La Cour d’assises est compétente pour juger les crimes en premier ressort ou en appel (article 231, Code de procédure pénale). En effet, une loi du 15 juin 2000 a institué pour la première fois en France un appel contre les arrêts rendus en matière criminelle (article 380-1 à 380-15, Code de procédure pénale), cet appel étant porté devant une autre cour d’assises. Le droit d’interjeter appel appartient à tout accusé condamné par une cour d’assises de premier ressort, au ministère public, au procureur général, même si l’accusé a été acquitté.

En revanche, la partie civile (victime) ne peut pas faire appel d’un arrêt d’acquittement. Elle ne peut faire appel que sur les intérêts civils (montant des dommages et intérêts…).
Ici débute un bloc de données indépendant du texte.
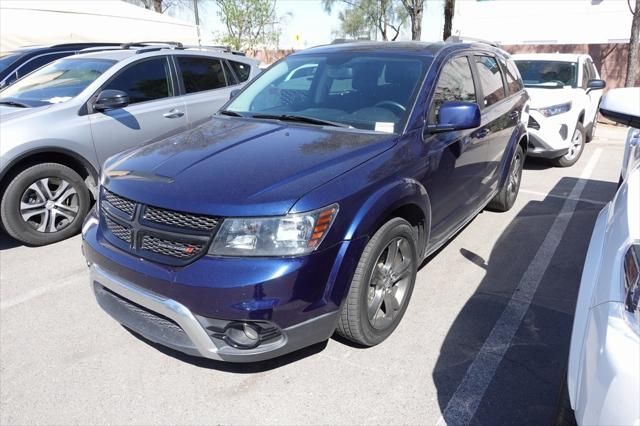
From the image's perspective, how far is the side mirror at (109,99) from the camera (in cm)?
462

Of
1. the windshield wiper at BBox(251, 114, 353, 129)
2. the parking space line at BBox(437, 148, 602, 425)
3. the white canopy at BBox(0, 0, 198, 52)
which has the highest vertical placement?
the white canopy at BBox(0, 0, 198, 52)

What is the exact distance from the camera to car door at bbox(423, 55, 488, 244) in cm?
317

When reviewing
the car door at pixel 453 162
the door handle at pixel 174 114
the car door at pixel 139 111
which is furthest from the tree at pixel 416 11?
the car door at pixel 453 162

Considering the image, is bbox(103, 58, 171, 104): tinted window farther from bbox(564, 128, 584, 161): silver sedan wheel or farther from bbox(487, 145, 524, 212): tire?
bbox(564, 128, 584, 161): silver sedan wheel

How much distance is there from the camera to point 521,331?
119 inches

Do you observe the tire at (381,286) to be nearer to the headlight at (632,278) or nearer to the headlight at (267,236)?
the headlight at (267,236)

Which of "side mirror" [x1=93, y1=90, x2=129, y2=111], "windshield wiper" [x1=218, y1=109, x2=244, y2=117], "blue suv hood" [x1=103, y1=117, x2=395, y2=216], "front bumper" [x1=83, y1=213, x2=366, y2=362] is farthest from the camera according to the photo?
"side mirror" [x1=93, y1=90, x2=129, y2=111]

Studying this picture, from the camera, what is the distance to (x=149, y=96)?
529 cm

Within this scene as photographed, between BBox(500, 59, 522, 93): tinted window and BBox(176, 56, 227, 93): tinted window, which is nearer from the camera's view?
BBox(500, 59, 522, 93): tinted window

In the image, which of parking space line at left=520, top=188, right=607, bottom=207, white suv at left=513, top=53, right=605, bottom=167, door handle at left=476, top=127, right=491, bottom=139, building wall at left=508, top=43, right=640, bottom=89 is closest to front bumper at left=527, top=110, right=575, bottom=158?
white suv at left=513, top=53, right=605, bottom=167

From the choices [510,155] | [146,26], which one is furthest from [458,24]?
[510,155]

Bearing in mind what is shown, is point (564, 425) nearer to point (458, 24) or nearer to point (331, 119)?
point (331, 119)

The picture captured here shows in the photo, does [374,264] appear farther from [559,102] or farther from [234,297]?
[559,102]

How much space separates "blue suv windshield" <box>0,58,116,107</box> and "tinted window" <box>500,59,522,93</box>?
165 inches
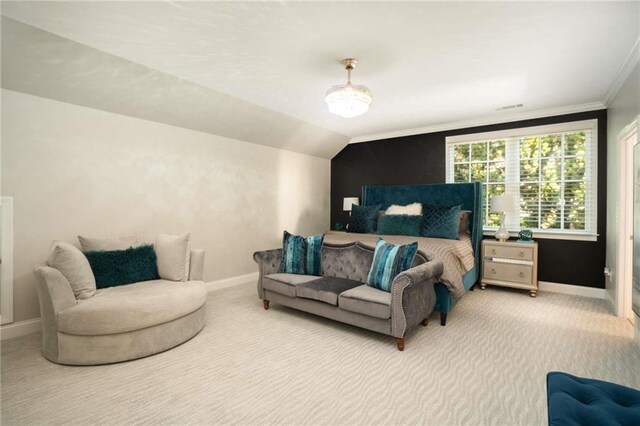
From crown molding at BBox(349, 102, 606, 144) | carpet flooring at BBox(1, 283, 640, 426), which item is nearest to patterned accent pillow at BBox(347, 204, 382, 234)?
crown molding at BBox(349, 102, 606, 144)

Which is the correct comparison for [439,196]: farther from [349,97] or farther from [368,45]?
[368,45]

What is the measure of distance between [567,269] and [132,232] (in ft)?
19.3

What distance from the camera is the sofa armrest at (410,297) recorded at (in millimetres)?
2693

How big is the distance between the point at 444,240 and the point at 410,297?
5.58 feet

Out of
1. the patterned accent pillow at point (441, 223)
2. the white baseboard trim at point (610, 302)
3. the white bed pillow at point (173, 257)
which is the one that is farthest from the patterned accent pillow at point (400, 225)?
the white bed pillow at point (173, 257)

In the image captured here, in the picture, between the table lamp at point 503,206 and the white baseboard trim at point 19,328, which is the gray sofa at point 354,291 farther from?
the white baseboard trim at point 19,328

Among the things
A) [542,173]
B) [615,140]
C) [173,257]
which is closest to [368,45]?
[173,257]

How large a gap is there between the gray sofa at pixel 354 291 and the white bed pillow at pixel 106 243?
1.39 m

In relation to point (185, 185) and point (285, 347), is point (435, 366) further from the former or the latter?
point (185, 185)

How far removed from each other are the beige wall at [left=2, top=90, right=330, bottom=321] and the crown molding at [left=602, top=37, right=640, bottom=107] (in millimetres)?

2. La composition de la Cour d’Assises

La Cour d’Assises est composée de trois magistrats professionnels (un président et deux assesseurs) et de jurés, qui sont de simples particuliers désignés par voie de tirage au sort. Le jury de jugement est composé de six jurés lorsque la cour statue en première instance et de neuf jurés lorsqu’elle statue en appel.

Le juré doit être âgé au minimum de 23 ans, être titulaire de ses droits politiques, civils et de famille, savoir lire et écrire en français, ne pas être sous sauvegarde de justice, ni sous curatelle, ni sous tutelle, et ne pas souffrir d’incompatibilités (articles 257 et 291, Code de procédure pénale). La loi écarte aussi ceux dont ont pourraient douter d’un défaut de moralité, comme les individus en état d’accusation, ceux en détention provisoire, ceux ayant étaient condamnés à une peine au moins égale à 6 mois d’emprisonnement…

Les magistrats et les jurés délibèrent et votent ensemble sur les faits et sur l’application du droit.

3. Les délais pour former appel

Selon l’article 380-9 du Code de procédure pénale :

« L’appel est interjeté dans le délai de dix jours à compter du prononcé de l’arrêt.

Toutefois, le délai ne court qu’à compter de la signification de l’arrêt, quel qu’en soit le mode, pour la partie qui n’était pas présente ou représentée à l’audience où le jugement a été prononcé, mais seulement dans le cas où elle-même ou son représentant n’auraient pas été informés du jour où l’arrêt serait prononcé. »

Cependant, l’article 380-10 Code de procédure pénale précise que : « En cas d’appel d’une partie, pendant les délais ci-dessus, les autres parties ont un délai supplémentaire de cinq jours pour interjeter appel ».